(Tasks)
1. From the forum thread about how the Bobcats waive players, extract the passage that begins at the words "Like if they" and stops after "against their cap....".
2. Continue the forum thread about how the Bobcats waive players from its last line.

# How do the Bobcats "Waive" Drafted players??



## RyGuY43084 (Jul 15, 2002)

My question is this:

Does anyone know how the whole "Waive" plan works for the Bobcats

Like if they recieve a VERY good deal to take a contract off of someone's hands, I heard they can simply Waive that player, and it doesn't count against their cap....

But Im not sure how that works, and if any of the Charlotte fans here, really thought of what you could do with that kind of Flexibility???


----------



## cantgetright (Jun 11, 2003)

still responsible for paying the salary it just doesn't count against the cap.... I can seeus really taking advantage of it and creating enough space to go after some free agents. The team wants to keep their option open though for year 3 when the have a full cap and should be closer to winning.


----------



## RyGuY43084 (Jul 15, 2002)

Now let me pose a question to you, to see what you think

The Phx suns are in a bind, and Chances are they will want to work with Charlotte to help them in this...

They NEED to get rid of Howard Eisley, he is making 6.9 million dollors per year, and has 2 years after this year left on his contract.

(Provided data)
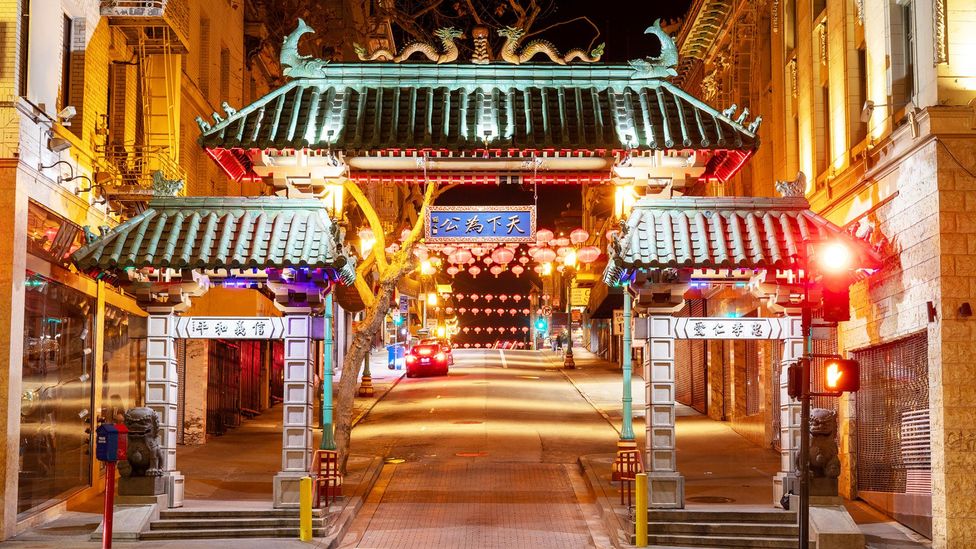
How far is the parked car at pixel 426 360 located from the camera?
58.8 meters

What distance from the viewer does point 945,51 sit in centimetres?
1727

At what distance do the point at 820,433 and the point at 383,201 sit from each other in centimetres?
5590

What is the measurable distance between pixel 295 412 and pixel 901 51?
38.8ft

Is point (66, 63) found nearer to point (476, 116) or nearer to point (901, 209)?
point (476, 116)

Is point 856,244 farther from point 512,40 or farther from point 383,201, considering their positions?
point 383,201

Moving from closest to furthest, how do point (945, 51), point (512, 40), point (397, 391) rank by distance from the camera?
1. point (945, 51)
2. point (512, 40)
3. point (397, 391)

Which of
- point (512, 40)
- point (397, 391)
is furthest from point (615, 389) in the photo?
point (512, 40)

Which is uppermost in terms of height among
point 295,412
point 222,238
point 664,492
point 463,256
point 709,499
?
point 463,256

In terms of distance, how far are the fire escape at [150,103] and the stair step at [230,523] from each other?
545 centimetres

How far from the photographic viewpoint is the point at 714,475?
25.5m

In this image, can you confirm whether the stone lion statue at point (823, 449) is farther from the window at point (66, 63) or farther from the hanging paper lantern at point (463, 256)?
the hanging paper lantern at point (463, 256)

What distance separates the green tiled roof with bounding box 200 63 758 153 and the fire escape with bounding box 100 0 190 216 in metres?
2.21

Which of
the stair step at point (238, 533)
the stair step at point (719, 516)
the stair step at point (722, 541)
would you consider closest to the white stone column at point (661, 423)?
the stair step at point (719, 516)

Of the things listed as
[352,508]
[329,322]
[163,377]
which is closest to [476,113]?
[329,322]
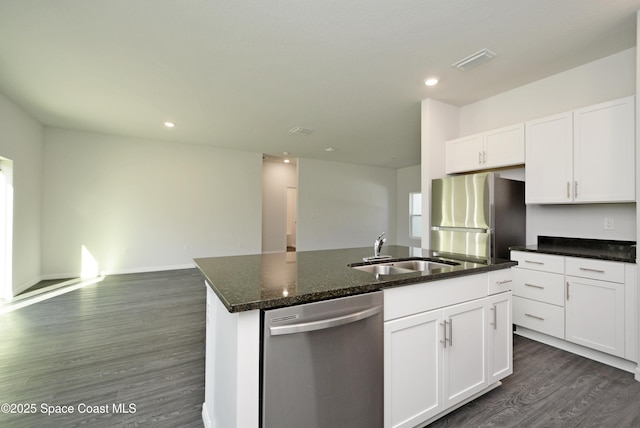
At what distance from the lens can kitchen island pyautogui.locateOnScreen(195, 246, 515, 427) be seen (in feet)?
3.26

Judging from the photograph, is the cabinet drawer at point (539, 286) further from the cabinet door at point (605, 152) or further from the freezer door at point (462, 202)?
the cabinet door at point (605, 152)

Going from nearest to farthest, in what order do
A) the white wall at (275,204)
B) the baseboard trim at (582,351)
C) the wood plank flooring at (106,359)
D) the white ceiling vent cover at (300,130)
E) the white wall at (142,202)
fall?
the wood plank flooring at (106,359) → the baseboard trim at (582,351) → the white ceiling vent cover at (300,130) → the white wall at (142,202) → the white wall at (275,204)

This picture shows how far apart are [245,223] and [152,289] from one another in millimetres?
2686

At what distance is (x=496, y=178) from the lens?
2.93 m

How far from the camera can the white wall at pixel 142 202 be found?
16.6 feet

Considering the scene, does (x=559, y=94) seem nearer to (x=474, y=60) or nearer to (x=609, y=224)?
(x=474, y=60)

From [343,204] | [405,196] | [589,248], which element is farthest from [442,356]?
[405,196]

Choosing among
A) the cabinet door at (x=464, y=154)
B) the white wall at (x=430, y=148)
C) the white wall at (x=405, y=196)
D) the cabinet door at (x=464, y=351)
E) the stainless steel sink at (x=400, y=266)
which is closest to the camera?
the cabinet door at (x=464, y=351)

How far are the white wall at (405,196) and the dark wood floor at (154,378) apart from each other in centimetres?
611

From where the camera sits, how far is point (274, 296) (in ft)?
3.47

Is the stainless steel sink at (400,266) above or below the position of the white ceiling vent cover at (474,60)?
below

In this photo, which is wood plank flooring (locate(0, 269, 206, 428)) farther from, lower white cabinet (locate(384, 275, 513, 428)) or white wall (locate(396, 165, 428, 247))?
white wall (locate(396, 165, 428, 247))

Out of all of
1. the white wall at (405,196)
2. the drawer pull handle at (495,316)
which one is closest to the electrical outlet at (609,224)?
the drawer pull handle at (495,316)

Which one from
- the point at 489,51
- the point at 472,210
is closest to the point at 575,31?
the point at 489,51
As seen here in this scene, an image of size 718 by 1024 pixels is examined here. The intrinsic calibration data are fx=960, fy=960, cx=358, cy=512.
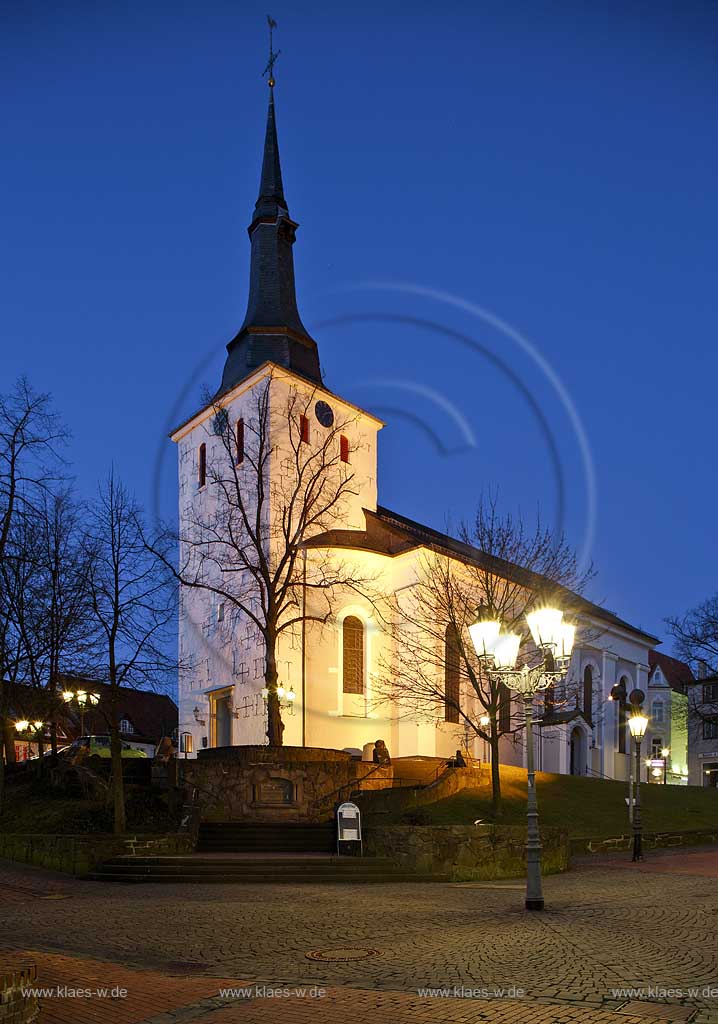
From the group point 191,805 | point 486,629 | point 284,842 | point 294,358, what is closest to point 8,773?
point 191,805

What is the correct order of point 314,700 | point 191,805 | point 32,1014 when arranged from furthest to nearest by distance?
1. point 314,700
2. point 191,805
3. point 32,1014

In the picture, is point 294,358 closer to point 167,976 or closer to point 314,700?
point 314,700

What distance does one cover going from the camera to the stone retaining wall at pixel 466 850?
20.7 meters

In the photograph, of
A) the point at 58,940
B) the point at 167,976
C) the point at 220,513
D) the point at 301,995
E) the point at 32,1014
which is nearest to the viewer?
the point at 32,1014

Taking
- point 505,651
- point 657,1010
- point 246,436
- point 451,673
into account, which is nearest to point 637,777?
point 505,651

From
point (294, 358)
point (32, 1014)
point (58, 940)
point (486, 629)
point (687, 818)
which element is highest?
point (294, 358)

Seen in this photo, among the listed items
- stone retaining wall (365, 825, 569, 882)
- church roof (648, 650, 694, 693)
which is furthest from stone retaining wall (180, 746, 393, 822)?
church roof (648, 650, 694, 693)

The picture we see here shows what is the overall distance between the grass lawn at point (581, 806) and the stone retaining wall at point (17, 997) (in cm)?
2040

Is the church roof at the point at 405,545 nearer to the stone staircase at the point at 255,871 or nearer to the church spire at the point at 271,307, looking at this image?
the church spire at the point at 271,307

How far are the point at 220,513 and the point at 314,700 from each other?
999 cm

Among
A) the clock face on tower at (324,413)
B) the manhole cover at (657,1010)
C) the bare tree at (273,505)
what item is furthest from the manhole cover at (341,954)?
the clock face on tower at (324,413)

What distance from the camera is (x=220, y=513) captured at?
43.9 m

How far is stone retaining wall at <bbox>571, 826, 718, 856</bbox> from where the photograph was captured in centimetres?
2705

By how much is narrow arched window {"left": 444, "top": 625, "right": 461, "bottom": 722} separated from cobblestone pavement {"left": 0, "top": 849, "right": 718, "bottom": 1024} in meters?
17.3
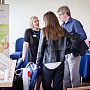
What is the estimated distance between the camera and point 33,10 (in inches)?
226

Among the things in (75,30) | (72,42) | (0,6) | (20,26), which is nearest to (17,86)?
(72,42)

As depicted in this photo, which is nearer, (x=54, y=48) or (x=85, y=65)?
(x=54, y=48)

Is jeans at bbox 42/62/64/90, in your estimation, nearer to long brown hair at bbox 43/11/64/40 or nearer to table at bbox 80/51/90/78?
long brown hair at bbox 43/11/64/40

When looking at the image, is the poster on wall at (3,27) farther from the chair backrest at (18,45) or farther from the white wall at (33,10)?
the white wall at (33,10)

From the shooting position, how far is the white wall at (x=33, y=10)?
5.67 metres

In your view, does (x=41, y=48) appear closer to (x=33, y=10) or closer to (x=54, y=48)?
(x=54, y=48)

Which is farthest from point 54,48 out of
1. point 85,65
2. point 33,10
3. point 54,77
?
point 33,10

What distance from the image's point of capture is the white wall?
223 inches

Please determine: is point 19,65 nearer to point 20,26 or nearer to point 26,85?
point 26,85

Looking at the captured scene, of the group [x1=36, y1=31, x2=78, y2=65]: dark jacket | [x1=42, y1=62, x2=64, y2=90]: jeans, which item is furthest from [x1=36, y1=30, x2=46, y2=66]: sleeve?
[x1=42, y1=62, x2=64, y2=90]: jeans

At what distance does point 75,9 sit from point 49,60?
3308mm

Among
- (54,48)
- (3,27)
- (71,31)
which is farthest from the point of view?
(3,27)

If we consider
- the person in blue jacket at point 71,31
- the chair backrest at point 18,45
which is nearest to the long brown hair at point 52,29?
the person in blue jacket at point 71,31

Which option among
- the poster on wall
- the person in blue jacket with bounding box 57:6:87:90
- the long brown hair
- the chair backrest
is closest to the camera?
the long brown hair
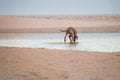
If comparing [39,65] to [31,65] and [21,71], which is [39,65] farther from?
[21,71]

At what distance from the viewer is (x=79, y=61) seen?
25.5 ft

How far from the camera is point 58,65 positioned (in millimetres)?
7348

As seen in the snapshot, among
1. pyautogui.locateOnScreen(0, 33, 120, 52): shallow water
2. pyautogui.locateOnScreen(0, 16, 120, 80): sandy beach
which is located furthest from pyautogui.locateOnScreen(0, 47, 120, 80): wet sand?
pyautogui.locateOnScreen(0, 33, 120, 52): shallow water

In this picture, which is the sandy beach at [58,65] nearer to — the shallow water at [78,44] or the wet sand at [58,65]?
the wet sand at [58,65]

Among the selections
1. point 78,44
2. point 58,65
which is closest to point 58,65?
point 58,65

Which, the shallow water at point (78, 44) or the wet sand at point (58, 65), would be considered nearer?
the wet sand at point (58, 65)

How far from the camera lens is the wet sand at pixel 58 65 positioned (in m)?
6.33

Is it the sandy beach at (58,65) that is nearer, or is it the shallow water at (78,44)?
the sandy beach at (58,65)

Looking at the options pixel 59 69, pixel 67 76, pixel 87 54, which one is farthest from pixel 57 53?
pixel 67 76

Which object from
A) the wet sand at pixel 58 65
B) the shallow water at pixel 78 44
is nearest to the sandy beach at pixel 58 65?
the wet sand at pixel 58 65

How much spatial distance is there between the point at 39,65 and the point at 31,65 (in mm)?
172

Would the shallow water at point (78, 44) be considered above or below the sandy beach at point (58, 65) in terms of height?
below

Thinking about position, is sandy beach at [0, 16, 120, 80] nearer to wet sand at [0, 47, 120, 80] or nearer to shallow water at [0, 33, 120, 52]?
wet sand at [0, 47, 120, 80]

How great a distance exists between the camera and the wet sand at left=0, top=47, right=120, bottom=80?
633 cm
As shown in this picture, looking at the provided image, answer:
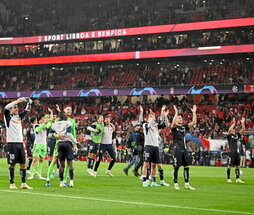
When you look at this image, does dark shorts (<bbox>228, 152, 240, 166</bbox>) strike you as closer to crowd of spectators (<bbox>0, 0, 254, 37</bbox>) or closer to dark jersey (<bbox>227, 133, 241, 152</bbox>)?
dark jersey (<bbox>227, 133, 241, 152</bbox>)

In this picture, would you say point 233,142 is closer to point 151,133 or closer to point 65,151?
point 151,133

(Results for each task)
1.
Like if they recieve a VERY good deal to take a contract off of someone's hands, I heard they can simply Waive that player, and it doesn't count against their cap....

2.
As a Charlotte fan, what would you say if the Phx suns offered the #3 or #5 OVERALL pick, as leverage to pick their player...

Though I know it seems like A LOT for the suns to give up, simply to give them this player, I DO think the suns would be tempted to do this, because it would give them flexibilty for not only this year, but next year as well.

They unlike ALL the other Lottery teams already have a good young core, and now we are looking to add veteren pieces, not through the draft

If I were a charlotte fan I think I would be stoked about the postion your in right now, so what would you think of this deal?


----------



## cantgetright (Jun 11, 2003)

I'm sure the Bobcats would do it. I think we will get either White or Eisley from PHX but, we will require PHX to pay the 3 million cash allowed for the trade and probally a 1st rounder.


----------



## Charlotte_______ (May 18, 2003)

I see no reason why Charlotte would refuse to take either the 3rd or 5th, either way they will be getting two picks in a row, and could possibly trade for maybe say Okafor or two good players such as Jameer Nelson and Dwight Howard.


----------



## SKLB54 (Oct 13, 2002)

> The Phx suns are in a bind, and Chances are they will want to work with Charlotte to help them in this...


I dont see why Phx would do this, last time I checked, they were in a good situation salary-wise, and if they ever felt the need to shuffle things around, well,we've probably all read the Kobe and T-Mac on the same team rumors.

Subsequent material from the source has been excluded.